◆ WRITTEN REQUEST 1: Which companies and vehicle brands does the Krakow travel diary name?
◆ WRITTEN REQUEST 2: From the Krakow travel diary, write out the passage between "Since we had" and "the new hotel.", inclusive.

Since we had an early morning, it was a fairly tame evening, so no men with sabers to report today. However, tomorrow we travel to Krakow (we have learned that this is actually pronounced Krak-ov), where we will tour the Krakow Technology Park before settling into the new hotel.
Day 4: Krakow
By far our experiences in Krakow have been the best yet. Our first major trip was to Lynka, the largest promotional merchandise company in Poland. Started by John Lynch, a Wharton MBA who traveled to Poland back at the fall of communism, Lynka is a major provider for large athletic wear companies like Russell all the way down to local schools. Later in the afternoon, we visited the GM plant just outside of Krakow where they manufacture European brands like Opel as well as Buick brands for the USA. We went behind-the-scenes to see exactly how Kaizen innovation can be used in practice. A Japanese business concept started by Masaaki Imai, Kaizen is a strategy of continuous improvement. Generally developed for a manufacturing space, the philosophy can be applicable to multiple levels of business. However, based upon what we saw, it takes more than process to create a successful environment. I think we all had different salient messages to take away, but here were my big two:
- Take care of your people, and they will help you take care of the company. At both Lynka and GM, one of the overarching themes was making the staff a priority. For continuous improvement to happen, you have to give employees space to grow and create. This was especially evident in the GM plant where they developed specific Kaizen incubator centers devoted specifically to innovative activities.

◆ RAW DATA:

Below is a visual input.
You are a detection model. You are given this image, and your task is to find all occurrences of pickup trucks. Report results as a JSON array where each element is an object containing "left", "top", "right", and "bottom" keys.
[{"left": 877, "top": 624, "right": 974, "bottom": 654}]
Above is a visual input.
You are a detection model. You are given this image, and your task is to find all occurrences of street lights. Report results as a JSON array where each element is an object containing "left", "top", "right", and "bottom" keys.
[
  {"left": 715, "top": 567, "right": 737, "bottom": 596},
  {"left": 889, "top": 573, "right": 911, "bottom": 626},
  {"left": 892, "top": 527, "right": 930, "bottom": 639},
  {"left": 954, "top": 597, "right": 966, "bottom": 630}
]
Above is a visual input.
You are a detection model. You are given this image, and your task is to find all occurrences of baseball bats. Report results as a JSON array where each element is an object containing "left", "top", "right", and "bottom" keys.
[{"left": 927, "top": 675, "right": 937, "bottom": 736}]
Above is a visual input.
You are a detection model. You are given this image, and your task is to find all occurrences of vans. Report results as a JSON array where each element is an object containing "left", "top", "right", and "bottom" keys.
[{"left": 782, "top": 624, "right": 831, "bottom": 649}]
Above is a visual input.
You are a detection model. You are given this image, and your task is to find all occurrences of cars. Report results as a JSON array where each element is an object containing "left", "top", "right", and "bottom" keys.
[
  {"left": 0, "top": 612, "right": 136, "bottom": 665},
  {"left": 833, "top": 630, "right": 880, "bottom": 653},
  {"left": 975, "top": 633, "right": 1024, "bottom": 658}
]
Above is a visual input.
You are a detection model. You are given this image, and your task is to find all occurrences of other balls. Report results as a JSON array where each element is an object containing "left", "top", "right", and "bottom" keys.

◆ OUTPUT 1:
- Lynka
- Russell
- GM
- Opel
- Buick

◆ OUTPUT 2:
Since we had an early morning, it was a fairly tame evening, so no men with sabers to report today. However, tomorrow we travel to Krakow (we have learned that this is actually pronounced Krak-ov), where we will tour the Krakow Technology Park before settling into the new hotel.